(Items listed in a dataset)
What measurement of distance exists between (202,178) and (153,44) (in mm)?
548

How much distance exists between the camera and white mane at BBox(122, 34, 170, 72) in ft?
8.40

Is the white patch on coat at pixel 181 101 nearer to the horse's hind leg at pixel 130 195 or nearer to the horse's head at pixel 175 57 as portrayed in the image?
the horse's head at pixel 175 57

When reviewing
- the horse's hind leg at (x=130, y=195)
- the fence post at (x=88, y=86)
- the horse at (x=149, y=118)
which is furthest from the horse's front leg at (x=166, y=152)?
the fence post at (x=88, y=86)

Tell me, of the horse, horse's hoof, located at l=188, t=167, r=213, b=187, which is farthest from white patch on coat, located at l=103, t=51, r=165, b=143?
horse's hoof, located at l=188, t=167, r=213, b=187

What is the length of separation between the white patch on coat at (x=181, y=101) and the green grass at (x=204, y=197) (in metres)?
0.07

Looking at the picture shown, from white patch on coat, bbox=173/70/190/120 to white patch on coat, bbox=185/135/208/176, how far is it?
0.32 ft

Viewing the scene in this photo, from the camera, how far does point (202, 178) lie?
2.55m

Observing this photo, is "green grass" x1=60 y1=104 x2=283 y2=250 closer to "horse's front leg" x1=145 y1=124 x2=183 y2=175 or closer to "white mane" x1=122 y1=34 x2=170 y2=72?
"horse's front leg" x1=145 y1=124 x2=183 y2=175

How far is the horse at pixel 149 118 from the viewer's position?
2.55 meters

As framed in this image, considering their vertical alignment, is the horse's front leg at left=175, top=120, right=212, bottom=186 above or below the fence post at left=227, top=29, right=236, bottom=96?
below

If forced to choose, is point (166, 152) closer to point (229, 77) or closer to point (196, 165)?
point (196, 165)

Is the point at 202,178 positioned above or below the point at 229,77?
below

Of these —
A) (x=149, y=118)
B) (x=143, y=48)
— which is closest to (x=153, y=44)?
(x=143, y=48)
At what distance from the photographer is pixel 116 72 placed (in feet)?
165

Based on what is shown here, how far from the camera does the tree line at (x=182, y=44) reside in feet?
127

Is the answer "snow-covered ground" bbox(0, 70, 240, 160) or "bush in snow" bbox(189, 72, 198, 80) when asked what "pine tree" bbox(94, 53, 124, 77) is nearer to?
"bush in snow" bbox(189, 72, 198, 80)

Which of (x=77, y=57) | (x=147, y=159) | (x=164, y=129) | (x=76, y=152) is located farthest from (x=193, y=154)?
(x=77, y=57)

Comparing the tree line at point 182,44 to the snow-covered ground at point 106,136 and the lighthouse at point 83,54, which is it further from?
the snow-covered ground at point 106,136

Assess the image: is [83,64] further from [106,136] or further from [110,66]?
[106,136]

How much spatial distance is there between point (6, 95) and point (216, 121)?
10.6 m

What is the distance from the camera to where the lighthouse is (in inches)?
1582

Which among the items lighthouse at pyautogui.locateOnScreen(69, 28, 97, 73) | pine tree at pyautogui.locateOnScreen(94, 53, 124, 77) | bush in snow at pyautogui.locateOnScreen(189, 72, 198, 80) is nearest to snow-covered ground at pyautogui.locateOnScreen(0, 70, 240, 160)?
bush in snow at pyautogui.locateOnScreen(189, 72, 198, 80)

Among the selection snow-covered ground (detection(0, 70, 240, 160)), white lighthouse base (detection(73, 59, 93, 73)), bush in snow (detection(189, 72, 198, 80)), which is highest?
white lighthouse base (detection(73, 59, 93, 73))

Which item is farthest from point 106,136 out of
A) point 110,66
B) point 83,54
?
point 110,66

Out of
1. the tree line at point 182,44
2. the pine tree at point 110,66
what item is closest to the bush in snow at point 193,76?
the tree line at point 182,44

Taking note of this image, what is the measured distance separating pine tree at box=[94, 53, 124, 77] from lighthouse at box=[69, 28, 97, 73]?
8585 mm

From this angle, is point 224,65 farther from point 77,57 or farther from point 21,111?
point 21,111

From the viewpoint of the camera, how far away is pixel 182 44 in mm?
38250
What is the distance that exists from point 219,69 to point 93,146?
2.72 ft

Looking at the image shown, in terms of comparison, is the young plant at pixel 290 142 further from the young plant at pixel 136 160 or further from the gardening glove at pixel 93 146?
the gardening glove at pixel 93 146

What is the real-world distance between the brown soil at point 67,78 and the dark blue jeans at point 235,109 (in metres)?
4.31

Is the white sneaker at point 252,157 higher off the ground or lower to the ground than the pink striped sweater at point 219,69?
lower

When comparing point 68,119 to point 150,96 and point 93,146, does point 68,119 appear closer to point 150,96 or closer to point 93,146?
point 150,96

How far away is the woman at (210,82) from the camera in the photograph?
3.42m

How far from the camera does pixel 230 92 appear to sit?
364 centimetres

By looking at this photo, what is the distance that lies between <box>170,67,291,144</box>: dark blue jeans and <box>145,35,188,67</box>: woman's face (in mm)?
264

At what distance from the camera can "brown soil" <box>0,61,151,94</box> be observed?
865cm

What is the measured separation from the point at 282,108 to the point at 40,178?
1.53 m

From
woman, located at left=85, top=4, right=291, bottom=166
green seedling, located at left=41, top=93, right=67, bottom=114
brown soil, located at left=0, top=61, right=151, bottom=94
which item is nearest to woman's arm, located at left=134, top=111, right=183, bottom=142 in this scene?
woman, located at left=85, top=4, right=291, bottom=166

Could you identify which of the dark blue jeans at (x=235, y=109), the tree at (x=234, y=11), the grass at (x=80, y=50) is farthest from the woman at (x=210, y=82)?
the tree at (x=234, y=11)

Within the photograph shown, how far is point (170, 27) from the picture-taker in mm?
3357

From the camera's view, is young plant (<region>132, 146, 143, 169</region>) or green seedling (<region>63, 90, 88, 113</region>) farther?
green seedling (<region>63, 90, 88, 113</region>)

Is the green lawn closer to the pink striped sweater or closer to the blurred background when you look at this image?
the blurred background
...
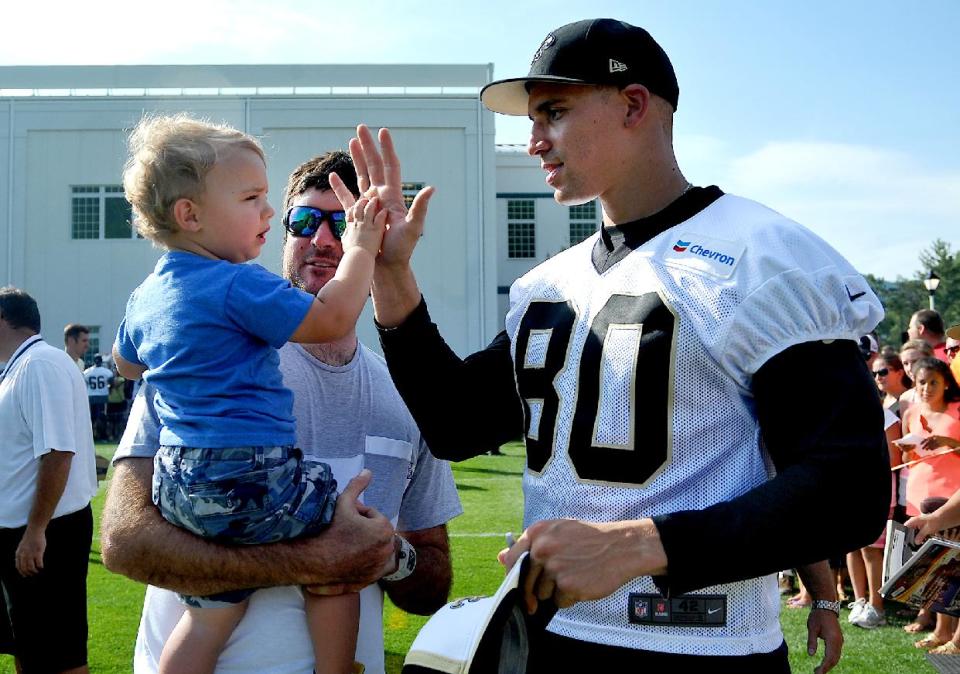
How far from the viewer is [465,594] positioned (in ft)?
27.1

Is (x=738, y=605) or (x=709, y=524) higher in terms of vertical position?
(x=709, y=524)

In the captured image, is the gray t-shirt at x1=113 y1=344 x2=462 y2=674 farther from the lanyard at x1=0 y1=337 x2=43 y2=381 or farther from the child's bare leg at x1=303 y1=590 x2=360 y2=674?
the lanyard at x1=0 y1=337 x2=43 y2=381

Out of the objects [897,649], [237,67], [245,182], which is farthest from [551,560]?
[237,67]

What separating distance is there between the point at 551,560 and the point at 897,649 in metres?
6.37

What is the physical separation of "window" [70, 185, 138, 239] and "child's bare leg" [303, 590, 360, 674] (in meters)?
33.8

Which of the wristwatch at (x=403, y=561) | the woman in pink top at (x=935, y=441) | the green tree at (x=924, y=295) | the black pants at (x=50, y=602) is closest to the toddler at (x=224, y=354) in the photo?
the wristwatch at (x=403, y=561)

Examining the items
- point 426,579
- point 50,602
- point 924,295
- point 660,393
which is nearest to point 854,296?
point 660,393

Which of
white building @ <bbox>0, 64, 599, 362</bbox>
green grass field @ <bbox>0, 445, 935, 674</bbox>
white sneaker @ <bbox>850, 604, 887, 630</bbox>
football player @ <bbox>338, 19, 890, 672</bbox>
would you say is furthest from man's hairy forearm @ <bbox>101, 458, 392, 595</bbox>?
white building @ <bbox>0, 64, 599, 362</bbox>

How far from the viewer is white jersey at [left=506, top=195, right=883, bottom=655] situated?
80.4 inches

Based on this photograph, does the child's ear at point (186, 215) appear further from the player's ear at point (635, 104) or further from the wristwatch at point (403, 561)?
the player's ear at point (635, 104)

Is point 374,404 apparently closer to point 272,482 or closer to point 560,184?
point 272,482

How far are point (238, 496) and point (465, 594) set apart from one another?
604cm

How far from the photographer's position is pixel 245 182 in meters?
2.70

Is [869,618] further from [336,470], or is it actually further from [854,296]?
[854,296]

Objective ->
Put the data lines from the one containing "How much distance" down through the one containing "2.55 meters", inclusive, into a JSON list of strings with one string per line and no blank lines. Include nothing outside that span.

Response to this task ->
[
  "How much distance exists between the camera and white mane at BBox(122, 34, 170, 72) in ft?",
  "8.40",
  "Is the white patch on coat at pixel 181 101 nearer to the horse's hind leg at pixel 130 195 or nearer to the horse's head at pixel 175 57 as portrayed in the image?",
  "the horse's head at pixel 175 57",
  "When reviewing",
  "- the horse's hind leg at (x=130, y=195)",
  "- the fence post at (x=88, y=86)",
  "- the horse at (x=149, y=118)",
  "which is furthest from the horse's front leg at (x=166, y=152)?",
  "the fence post at (x=88, y=86)",
  "Tell me, of the horse, horse's hoof, located at l=188, t=167, r=213, b=187, which is farthest from white patch on coat, located at l=103, t=51, r=165, b=143?",
  "horse's hoof, located at l=188, t=167, r=213, b=187",
  "What is the length of separation between the white patch on coat at (x=181, y=101) and the green grass at (x=204, y=197) (in metres)?",
  "0.07",
  "Looking at the picture shown, from white patch on coat, bbox=173/70/190/120 to white patch on coat, bbox=185/135/208/176, how far is it?",
  "0.32 ft",
  "Viewing the scene in this photo, from the camera, how far does point (202, 178) lie?",
  "2.55m",
  "Observing this photo, is \"green grass\" x1=60 y1=104 x2=283 y2=250 closer to \"horse's front leg\" x1=145 y1=124 x2=183 y2=175 or closer to \"white mane\" x1=122 y1=34 x2=170 y2=72?",
  "\"horse's front leg\" x1=145 y1=124 x2=183 y2=175",
  "How far is the horse at pixel 149 118 from the viewer's position?",
  "2.55 meters"
]